Há dezoito anos, fui um dos 36 escritores e artistas convocados pela revista New Statesman para escrever um manifesto de apoio ao respeitado autor Salman Rushdie,9 então condenado à morte por ter escrito um romance. Irritado com as manifestações de "solidariedade" de líderes cristãos e até de alguns formadores de opinião laicos à "mágoa" e à "ofensa" dos muçulmanos, tracei o seguinte paralelo:

Se os defensores do apartheid fossem espertos, eles teriam alegado — com

sinceridade, pelo que sei — que permitir a mistura de raças era contra sua religião.

Uma boa parte da oposição teria respeitosamente se afastado. E não adianta afirmar

que se trata de um paralelo injusto porque o apartheid não tem justificativa racional.

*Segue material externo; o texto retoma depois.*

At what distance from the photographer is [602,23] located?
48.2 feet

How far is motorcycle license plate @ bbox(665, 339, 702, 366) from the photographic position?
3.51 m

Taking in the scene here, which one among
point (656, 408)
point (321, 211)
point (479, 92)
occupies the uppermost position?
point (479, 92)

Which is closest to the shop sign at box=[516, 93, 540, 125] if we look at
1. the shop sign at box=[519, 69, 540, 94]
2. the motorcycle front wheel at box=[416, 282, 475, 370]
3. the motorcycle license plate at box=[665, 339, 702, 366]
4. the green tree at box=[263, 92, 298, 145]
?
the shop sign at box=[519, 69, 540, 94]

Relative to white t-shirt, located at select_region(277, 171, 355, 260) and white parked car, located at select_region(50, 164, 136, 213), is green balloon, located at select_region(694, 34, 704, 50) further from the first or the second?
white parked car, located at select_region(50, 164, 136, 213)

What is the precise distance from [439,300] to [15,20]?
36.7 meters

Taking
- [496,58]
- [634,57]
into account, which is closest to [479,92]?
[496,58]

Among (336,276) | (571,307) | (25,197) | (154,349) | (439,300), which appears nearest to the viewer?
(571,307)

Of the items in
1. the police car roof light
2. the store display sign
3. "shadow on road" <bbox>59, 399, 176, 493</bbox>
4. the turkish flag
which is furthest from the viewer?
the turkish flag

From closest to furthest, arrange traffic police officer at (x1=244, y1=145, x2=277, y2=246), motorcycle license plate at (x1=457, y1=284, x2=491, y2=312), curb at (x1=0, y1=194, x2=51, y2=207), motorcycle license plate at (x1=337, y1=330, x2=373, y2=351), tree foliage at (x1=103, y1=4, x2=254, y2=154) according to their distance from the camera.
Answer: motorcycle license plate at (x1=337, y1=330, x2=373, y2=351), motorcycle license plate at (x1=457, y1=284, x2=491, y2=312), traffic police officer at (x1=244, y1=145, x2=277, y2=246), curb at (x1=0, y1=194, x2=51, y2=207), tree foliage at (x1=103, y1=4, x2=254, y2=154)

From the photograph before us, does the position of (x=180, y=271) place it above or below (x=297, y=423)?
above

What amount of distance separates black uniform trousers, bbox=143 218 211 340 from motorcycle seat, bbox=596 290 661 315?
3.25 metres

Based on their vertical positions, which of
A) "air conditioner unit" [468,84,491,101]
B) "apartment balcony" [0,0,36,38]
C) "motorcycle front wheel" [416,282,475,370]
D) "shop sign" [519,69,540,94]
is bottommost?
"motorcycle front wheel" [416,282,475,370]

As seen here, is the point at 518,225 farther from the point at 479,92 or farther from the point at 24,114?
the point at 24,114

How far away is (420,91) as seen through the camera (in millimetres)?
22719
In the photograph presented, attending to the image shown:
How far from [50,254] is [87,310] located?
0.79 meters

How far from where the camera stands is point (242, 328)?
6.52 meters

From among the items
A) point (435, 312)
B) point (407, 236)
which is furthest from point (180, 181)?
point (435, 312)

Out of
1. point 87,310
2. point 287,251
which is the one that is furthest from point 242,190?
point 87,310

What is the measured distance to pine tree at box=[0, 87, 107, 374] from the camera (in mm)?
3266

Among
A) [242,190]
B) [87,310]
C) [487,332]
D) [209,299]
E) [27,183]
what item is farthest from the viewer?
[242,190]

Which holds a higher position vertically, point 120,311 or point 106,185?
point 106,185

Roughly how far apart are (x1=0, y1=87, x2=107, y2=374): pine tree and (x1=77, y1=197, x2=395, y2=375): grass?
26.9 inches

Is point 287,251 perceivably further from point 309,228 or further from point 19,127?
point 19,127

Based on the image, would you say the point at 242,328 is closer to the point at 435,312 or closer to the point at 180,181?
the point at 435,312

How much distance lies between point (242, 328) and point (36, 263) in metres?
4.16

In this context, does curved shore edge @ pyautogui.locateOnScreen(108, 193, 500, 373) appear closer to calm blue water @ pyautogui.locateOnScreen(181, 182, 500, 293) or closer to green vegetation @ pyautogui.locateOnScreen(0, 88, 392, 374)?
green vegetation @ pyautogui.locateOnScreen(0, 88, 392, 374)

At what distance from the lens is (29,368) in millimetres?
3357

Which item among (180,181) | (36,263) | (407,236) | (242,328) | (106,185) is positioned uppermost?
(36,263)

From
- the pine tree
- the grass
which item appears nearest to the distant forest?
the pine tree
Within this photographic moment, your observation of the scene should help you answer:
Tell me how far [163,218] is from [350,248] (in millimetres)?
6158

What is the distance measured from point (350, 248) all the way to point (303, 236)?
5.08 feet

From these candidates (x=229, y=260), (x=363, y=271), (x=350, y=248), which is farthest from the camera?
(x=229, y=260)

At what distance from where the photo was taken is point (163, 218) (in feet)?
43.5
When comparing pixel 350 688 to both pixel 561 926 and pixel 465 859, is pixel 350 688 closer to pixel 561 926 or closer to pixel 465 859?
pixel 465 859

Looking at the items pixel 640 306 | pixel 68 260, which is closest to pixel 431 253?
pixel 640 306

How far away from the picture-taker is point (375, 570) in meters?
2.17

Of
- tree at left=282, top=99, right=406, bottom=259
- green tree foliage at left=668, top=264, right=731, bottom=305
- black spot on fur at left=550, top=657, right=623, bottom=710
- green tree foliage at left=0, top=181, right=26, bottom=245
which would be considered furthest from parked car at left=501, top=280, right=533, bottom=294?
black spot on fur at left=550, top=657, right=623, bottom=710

O grande ponto da fé religiosa, sua força e sua glória, é que ela não depende de

justificativas racionais. Recai sobre o resto de nós a expectativa de que justifiquemos

nossos preconceitos. Mas peça a uma pessoa religiosa que justifique sua fé e você

infringirá a "liberdade de religião".

Mal sabia eu que uma coisa muito parecida aconteceria no século XXI. O Los Angeles Times (10 de abril de 2006) afirmou que vários grupos cristãos de campi dos Estados Unidos estavam processando suas universidades por adotar normas antidiscriminação, como a proibição de agredir homossexuais. Num exemplo típico, em 2004 James Nixon, um menino de doze anos de Ohio, ganhou na Justiça o direito de usar uma camiseta na escola com as palavras "Homossexualidade é pecado, islã é mentira, aborto é assassinato. Certas questões são preto no branco!".10 A escola disse a ele que não usasse a camiseta — e os pais do menino processaram a escola. Os pais talvez tivessem um caso aceitável se houvessem se baseado na garantia de liberdade de expressão da Primeira Emenda. Mas eles não tinham. Em vez disso, os advogados de Nixon argumentaram com o direito constitucional à liberdade de religião. A ação vitoriosa recebeu o apoio do Alliance Defense Fund do Arizona, cuja missão é "pressionar por batalhas legais pela liberdade de religião".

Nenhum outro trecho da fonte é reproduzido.